Reflectance spectra (2.5 to 13.5 μm) of 60 powdered meteorite samples representing 50 different meteorites are presented for comparison with spectral measurements of asteroids. Powdered samples were used as analogues of asteroidal regoliths. These spectra show that most powdered meteorite samples have undergone alteration, even if only exposed to water vapor in the air, and many have been contaminated by volatile hydrocarbons characterized by absorption bands near 3.45 μm. In contrast, primary macromolecular hydrocarbons do not display the 3.45-μm bands, or, in fact, any other detectable spectral features in these reflectance spectra. However, powdered meteorites display a wide variety of other spectral features that can be used for their identification.

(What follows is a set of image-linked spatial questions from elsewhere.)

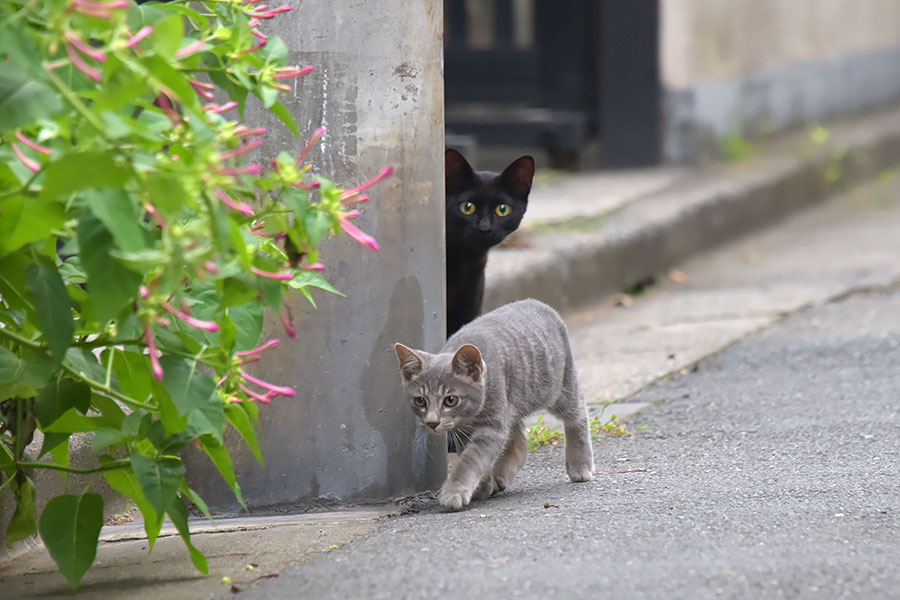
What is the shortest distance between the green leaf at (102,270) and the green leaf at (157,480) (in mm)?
506

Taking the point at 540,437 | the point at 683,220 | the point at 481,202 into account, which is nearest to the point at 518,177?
the point at 481,202

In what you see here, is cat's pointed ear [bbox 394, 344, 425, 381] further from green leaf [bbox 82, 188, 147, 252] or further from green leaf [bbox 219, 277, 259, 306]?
green leaf [bbox 82, 188, 147, 252]

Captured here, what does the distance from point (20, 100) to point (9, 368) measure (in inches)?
27.5

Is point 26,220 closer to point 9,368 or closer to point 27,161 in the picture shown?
point 27,161

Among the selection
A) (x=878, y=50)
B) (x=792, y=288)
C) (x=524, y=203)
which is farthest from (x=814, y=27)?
(x=524, y=203)

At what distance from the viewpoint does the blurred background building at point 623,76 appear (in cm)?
835

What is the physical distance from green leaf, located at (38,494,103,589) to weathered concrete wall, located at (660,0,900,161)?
20.1 feet

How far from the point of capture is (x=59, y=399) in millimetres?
2760

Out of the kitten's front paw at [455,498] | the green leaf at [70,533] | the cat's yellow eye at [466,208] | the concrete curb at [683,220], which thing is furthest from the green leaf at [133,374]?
the concrete curb at [683,220]

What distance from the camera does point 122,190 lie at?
2.19 metres

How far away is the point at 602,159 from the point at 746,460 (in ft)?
Result: 16.2

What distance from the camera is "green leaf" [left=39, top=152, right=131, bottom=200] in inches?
84.3


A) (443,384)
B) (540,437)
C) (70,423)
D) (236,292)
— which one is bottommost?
(540,437)

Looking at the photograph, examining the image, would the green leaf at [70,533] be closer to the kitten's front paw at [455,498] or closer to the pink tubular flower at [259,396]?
the pink tubular flower at [259,396]
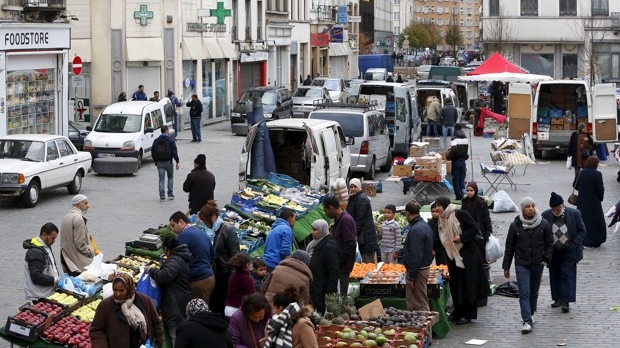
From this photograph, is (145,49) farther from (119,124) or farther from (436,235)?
(436,235)

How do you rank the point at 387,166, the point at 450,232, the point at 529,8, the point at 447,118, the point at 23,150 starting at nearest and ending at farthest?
the point at 450,232
the point at 23,150
the point at 387,166
the point at 447,118
the point at 529,8

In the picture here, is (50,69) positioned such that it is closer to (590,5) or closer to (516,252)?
(516,252)

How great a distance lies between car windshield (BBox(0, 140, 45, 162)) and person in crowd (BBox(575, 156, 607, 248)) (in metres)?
11.4

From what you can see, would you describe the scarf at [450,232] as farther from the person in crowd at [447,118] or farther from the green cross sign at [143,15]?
the green cross sign at [143,15]

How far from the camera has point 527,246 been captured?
15.4 m

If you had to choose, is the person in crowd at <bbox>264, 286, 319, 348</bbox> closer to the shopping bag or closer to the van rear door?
the shopping bag

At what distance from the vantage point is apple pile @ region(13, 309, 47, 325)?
1295 centimetres

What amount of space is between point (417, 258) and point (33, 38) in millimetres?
22387

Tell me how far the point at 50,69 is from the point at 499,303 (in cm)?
2253

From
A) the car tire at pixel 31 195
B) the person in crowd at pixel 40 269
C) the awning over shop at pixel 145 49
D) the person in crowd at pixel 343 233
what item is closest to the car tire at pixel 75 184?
the car tire at pixel 31 195

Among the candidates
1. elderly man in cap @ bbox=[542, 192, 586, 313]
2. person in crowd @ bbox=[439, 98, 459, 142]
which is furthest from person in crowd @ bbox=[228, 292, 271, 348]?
person in crowd @ bbox=[439, 98, 459, 142]

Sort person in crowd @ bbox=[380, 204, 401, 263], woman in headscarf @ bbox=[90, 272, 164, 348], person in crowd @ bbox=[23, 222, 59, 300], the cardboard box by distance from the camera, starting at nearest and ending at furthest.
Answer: woman in headscarf @ bbox=[90, 272, 164, 348], person in crowd @ bbox=[23, 222, 59, 300], person in crowd @ bbox=[380, 204, 401, 263], the cardboard box

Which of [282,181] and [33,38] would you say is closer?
[282,181]

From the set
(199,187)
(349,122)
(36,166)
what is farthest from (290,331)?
(349,122)
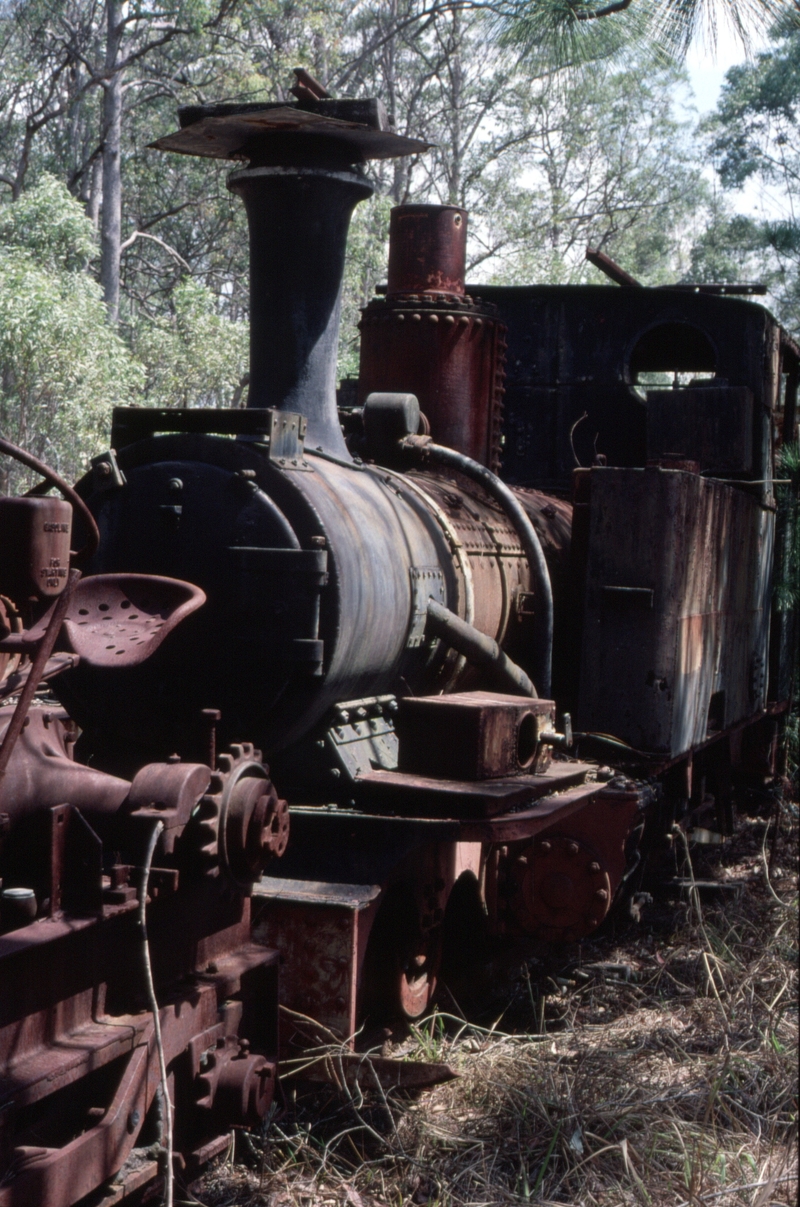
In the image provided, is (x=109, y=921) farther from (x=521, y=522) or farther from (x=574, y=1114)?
(x=521, y=522)

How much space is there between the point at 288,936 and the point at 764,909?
2.98 m

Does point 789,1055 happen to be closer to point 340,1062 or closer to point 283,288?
point 340,1062

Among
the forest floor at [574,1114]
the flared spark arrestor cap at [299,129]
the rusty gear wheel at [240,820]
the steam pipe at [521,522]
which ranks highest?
the flared spark arrestor cap at [299,129]

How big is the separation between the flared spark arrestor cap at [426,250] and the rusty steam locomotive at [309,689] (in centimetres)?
1

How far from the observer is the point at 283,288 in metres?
4.29

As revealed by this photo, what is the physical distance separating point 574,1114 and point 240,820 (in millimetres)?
1243

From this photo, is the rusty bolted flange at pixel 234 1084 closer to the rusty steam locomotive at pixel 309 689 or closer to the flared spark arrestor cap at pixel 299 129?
the rusty steam locomotive at pixel 309 689

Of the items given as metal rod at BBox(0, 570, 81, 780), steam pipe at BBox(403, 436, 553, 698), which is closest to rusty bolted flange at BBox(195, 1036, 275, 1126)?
metal rod at BBox(0, 570, 81, 780)

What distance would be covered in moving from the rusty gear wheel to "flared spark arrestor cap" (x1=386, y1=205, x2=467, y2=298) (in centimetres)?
284

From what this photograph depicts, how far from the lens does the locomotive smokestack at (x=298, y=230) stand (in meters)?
4.25

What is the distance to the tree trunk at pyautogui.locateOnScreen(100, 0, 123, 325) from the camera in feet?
67.7

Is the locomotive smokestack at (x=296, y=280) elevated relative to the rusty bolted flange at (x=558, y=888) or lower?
elevated

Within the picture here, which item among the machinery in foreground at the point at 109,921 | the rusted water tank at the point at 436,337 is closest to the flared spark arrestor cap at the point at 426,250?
the rusted water tank at the point at 436,337

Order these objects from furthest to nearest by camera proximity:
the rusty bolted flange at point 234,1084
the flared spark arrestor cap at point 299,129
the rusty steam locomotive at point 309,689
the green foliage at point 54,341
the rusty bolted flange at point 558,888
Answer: the green foliage at point 54,341 < the rusty bolted flange at point 558,888 < the flared spark arrestor cap at point 299,129 < the rusty bolted flange at point 234,1084 < the rusty steam locomotive at point 309,689
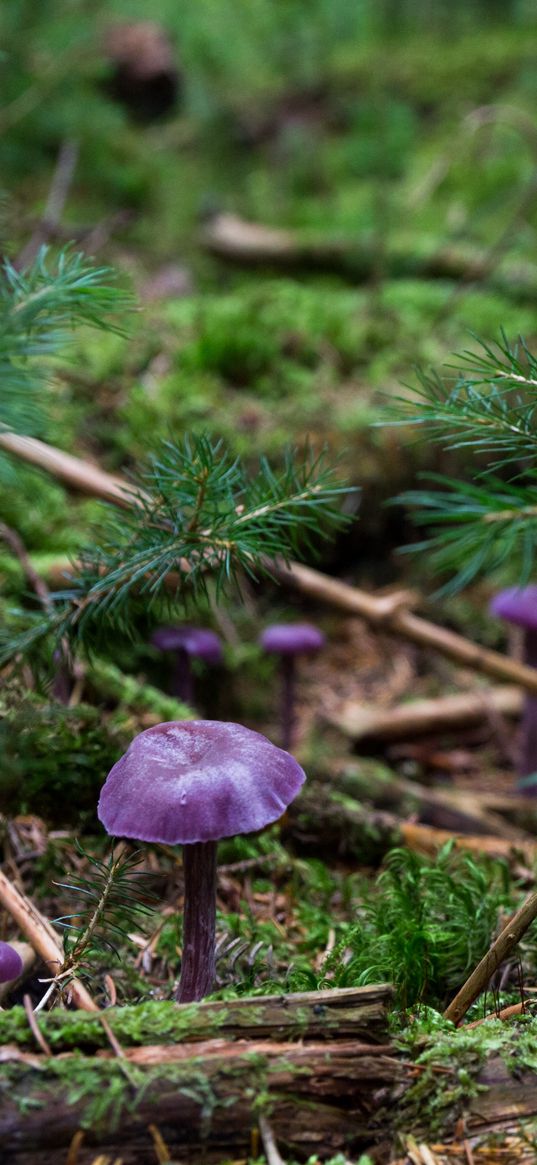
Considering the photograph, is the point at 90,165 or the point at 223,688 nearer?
the point at 223,688

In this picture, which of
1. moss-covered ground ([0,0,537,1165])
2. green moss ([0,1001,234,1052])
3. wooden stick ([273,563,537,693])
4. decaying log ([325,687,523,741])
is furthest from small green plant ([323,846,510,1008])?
decaying log ([325,687,523,741])

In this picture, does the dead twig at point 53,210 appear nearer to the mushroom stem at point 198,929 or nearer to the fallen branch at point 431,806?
the fallen branch at point 431,806

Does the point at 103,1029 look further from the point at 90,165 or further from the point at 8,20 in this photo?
the point at 90,165

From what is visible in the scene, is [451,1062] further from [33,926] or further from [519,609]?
[519,609]

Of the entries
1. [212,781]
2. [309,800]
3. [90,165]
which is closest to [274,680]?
[309,800]

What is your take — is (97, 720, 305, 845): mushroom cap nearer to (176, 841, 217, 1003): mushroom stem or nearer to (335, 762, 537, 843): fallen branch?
(176, 841, 217, 1003): mushroom stem

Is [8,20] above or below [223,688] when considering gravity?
above
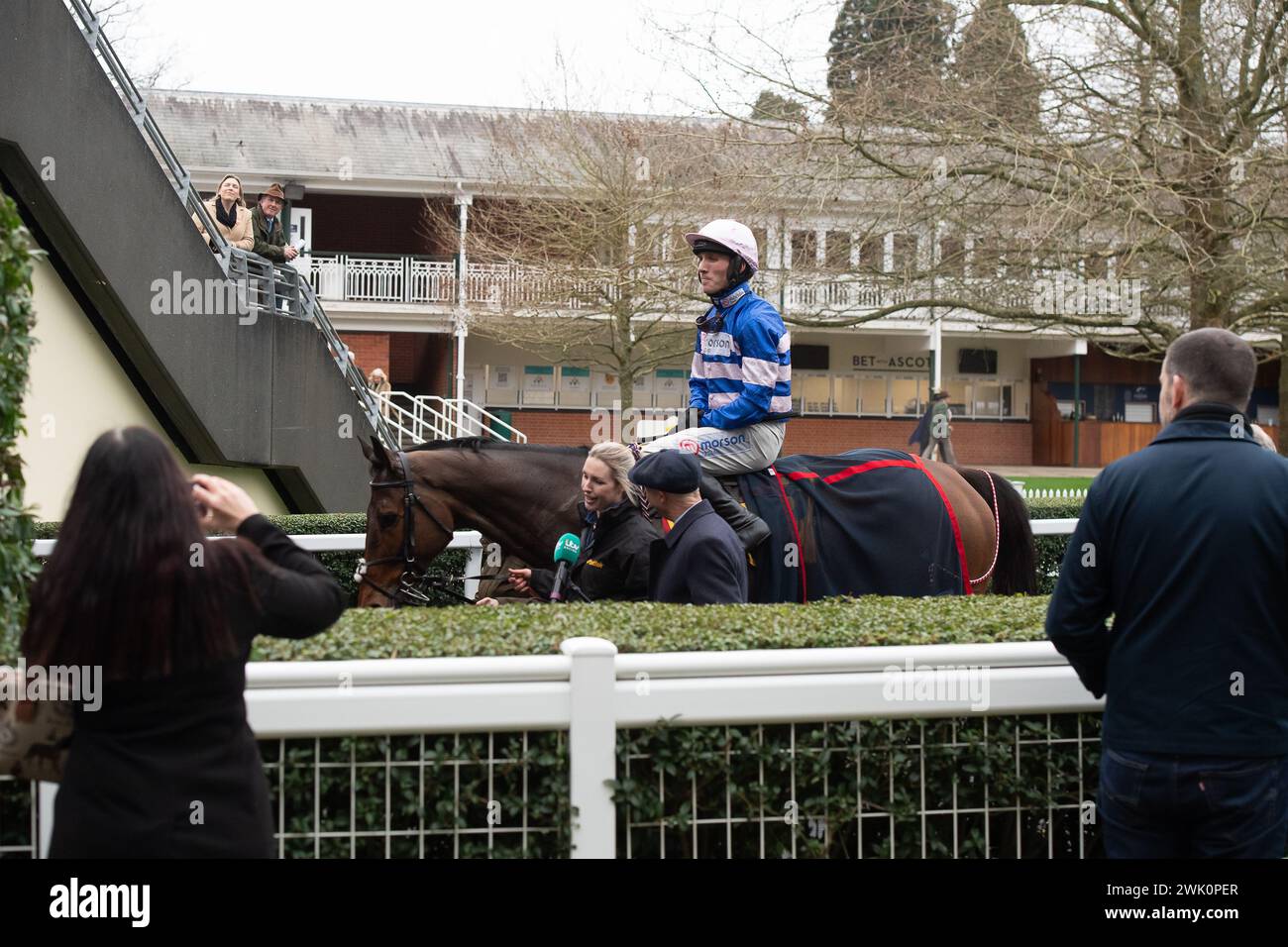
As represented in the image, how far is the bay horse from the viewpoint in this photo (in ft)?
22.0

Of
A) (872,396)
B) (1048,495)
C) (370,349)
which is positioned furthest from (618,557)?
(872,396)

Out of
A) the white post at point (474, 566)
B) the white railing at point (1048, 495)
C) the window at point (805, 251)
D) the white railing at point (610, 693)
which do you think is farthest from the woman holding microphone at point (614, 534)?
the white railing at point (1048, 495)

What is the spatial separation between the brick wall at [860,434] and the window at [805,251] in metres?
18.3

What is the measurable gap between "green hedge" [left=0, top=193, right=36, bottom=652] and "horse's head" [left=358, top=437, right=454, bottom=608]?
2905 millimetres

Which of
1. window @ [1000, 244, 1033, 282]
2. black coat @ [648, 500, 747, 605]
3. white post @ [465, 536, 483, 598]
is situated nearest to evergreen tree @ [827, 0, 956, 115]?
window @ [1000, 244, 1033, 282]

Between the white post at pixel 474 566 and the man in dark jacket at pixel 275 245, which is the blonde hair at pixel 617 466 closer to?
the white post at pixel 474 566

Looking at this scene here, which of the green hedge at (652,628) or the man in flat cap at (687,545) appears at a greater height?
the man in flat cap at (687,545)

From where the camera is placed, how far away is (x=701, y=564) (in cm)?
521

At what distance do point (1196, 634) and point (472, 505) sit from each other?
14.2ft

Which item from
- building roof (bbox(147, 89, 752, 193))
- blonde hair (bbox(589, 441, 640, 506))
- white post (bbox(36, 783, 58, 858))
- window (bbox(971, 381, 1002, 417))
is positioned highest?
building roof (bbox(147, 89, 752, 193))

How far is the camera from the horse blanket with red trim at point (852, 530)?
634 centimetres

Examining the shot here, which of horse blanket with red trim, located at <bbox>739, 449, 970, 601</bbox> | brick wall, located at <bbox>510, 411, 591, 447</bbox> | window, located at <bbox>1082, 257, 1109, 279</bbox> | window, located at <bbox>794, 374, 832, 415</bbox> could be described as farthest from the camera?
window, located at <bbox>794, 374, 832, 415</bbox>

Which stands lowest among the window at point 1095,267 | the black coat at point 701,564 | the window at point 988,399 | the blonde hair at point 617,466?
the black coat at point 701,564

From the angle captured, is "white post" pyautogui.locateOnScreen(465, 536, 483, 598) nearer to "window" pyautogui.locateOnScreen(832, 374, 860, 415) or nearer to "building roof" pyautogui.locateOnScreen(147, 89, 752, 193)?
"building roof" pyautogui.locateOnScreen(147, 89, 752, 193)
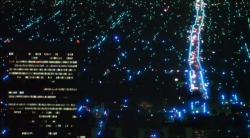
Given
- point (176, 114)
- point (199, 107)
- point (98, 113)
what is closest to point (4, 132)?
point (98, 113)

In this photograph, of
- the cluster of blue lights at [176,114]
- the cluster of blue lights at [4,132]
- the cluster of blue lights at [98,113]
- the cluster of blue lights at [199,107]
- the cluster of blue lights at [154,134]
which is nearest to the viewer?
the cluster of blue lights at [199,107]

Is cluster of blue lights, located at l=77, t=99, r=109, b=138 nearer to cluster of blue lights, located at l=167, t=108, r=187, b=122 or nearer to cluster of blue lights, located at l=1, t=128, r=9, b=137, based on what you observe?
cluster of blue lights, located at l=167, t=108, r=187, b=122

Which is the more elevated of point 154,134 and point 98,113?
point 98,113

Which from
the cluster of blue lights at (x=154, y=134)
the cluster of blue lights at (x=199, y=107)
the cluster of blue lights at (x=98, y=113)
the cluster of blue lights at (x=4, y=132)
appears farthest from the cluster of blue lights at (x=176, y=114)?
the cluster of blue lights at (x=4, y=132)

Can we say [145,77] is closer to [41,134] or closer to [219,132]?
[219,132]

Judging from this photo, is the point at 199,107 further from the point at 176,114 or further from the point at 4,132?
the point at 4,132

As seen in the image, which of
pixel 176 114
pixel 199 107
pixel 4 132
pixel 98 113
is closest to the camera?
pixel 199 107

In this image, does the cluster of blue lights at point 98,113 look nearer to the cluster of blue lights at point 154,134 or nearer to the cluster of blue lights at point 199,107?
the cluster of blue lights at point 154,134

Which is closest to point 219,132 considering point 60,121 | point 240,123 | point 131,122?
point 240,123

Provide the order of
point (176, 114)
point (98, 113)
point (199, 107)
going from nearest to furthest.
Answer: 1. point (199, 107)
2. point (176, 114)
3. point (98, 113)

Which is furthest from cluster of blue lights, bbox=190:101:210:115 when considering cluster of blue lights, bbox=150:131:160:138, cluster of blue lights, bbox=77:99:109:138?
cluster of blue lights, bbox=77:99:109:138

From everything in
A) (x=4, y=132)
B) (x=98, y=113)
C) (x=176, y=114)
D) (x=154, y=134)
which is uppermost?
(x=98, y=113)

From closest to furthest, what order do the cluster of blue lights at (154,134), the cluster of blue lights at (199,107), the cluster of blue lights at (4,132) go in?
the cluster of blue lights at (199,107) → the cluster of blue lights at (154,134) → the cluster of blue lights at (4,132)

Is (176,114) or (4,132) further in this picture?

These include residual reststrahlen features, which occur as reflectance peaks, absorption bands due to overtone/combination tone bands, which occur as reflectance troughs, and the Christiansen feature, which also occurs as a trough in reflectance. The most prominent reststrahlen peaks are those of olivine and pyroxene, and the wavelength position of the olivine features is sensitive to the Mg/Fe ratio. Olivine and pyroxene also show strong overtone/combination tone absorption bands that shift position with the Mg/Fe ratio, and calcite can be identified in the spectra of some carbonaceous chondrites from such overtone/combination tone bands. These spectral features can be used independently to help determine mineralogy and meteorite type, but using the entire spectrum in a digital search library is preferred for successfull identification. The spectral effect of the vacuum environment should be relatively small for meteorites compared to that found in previous work for granites, but confident interpretation of the spectra of asteroids will require a better understanding of the effects of the space environment on meteorite spectra and of the spectral mixing model for meteorite minerals.